Retail's gross margin for the first three quarters of 2013 as compared to the first three quarters of 2012 decreased due to: (i) the restructuring of NDSD's business as discussed above; (ii) the temporary spike in certain protein commodity prices in the third quarter; (iii) temporary production inefficiencies at SK Food Group's Reno, NV plant in the first quarter of 2013 due to a combination of the launch of new sandwich wraps for two large international customers in the fourth quarter of 2012 and the installation of several new pieces of equipment during the first quarter of 2013; and (iv) approximately $0.3 million in production inefficiencies at SK Food Group's Reno, NV plant in the third quarter resulting from sub-standard input materials received from a third party supplier.
Foodservice's gross margin for the third quarter of 2013 as compared to the third quarter of 2012 decreased primarily due to Maximum Seafood not being able to maintain its historic selling margins as a result of global shortages in certain species of wild and exotic seafood combined with regional consumer price resistance.

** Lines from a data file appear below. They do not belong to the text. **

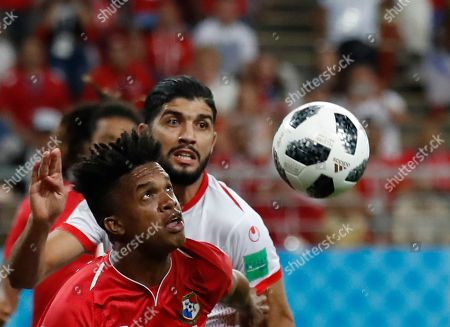 Panama's Luis Ovalle, left, and Tunisia's Ferjani Sassi compete for a ball during the group G match between Panama and Tunisia at the 2018 soccer World Cup in the Mordovia Arena in Saransk, Russia
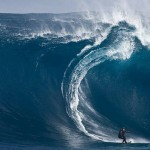 Magnificent power of nature - Storm Surfers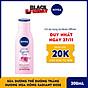 Sữa Dưỡng Thể Dưỡng Trắng NIVEA Hương Hoa Hồng Radiant Rose (200ml) - 85706 thumbnail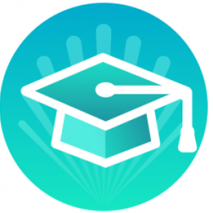 Become a Better Mapper With Our New MindMeister Academy!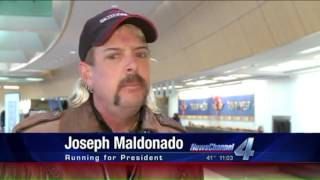 Download Presidential Candidate Joe Exotic Interviewed By KFOR Oklahoma Video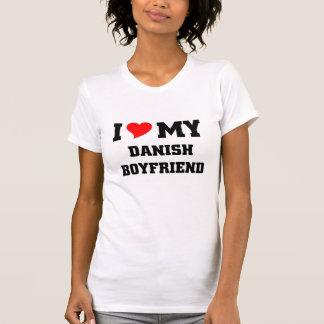 I love my danish boyfriend tee shirt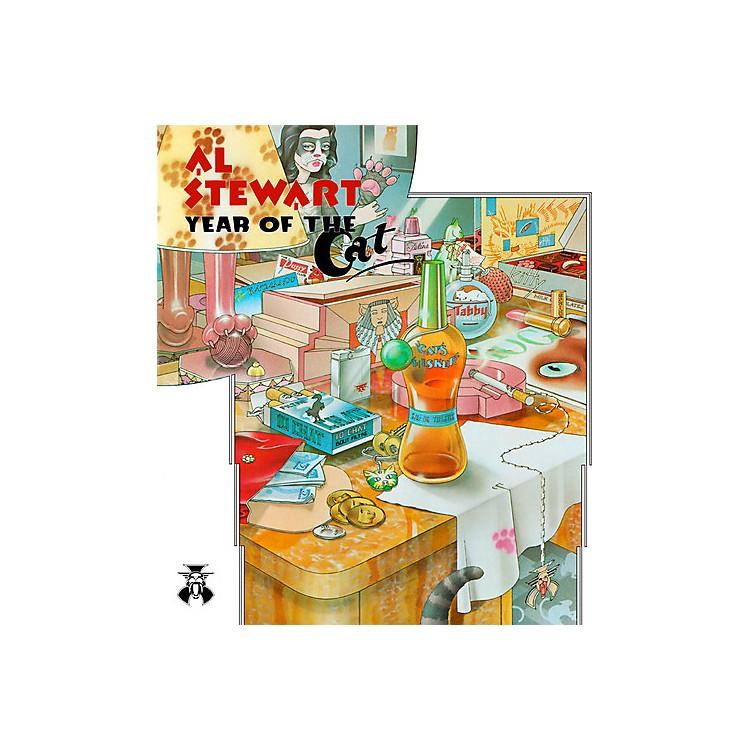 AllianceAl Stewart - Year Of The Cat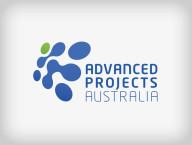 NRG Advertising Advanced Projects Australia Logo Redevelopment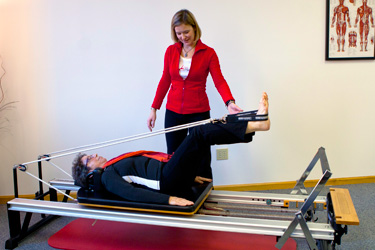 Private Pilates Instruction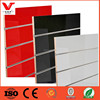 Practical decorative wall panels, slotted mdf board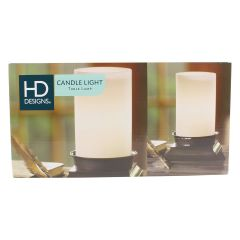 Candle Light Table Lamp 8.5 Inch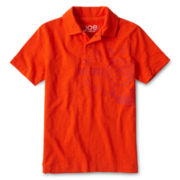 Joe Fresh™ Orange Graphic Polo Shirt - Boys 4-14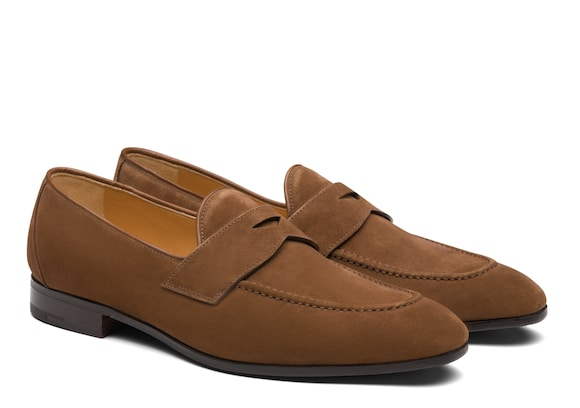 Church's Dundrige Suede Loafer Sigar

This decrease was, however, mostly offset by strong margins in Hub City Fisheries that were the result of several factors including a strong pink salmon fishery and its first time participation in a test fishery by the Pacific Salmon Commission.
Foodservice's gross margin for the first three quarters of 2013 as compared to the first three quarters of 2012 decreased due to: (i) poor production efficiencies at Hub City Fisheries in the second quarter resulting from record low sockeye salmon runs and a corresponding shortage of wild fish for processing; and (ii) lower gross margins in Maximum Seafood as discussed above.
Selling, General and Administrative Expenses (SG&A)
Retail's SG&A for the third quarter of 2013 as compared to the third quarter of 2012 as well as for the first three quarters of 2013 as compared to the first three quarters of 2012 increased due to: (i) the acquisition of Freybe; and (ii) increased selling and marketing costs associated with Retail's organic sales growth (see Revenue).
These increases were partially offset by: (i) a significant decrease in NDSD's SG&A as a result of its restructuring (see Gross Profit); and (ii) a $1.2 million gain on the sale of vacant land in Edmonton, AB.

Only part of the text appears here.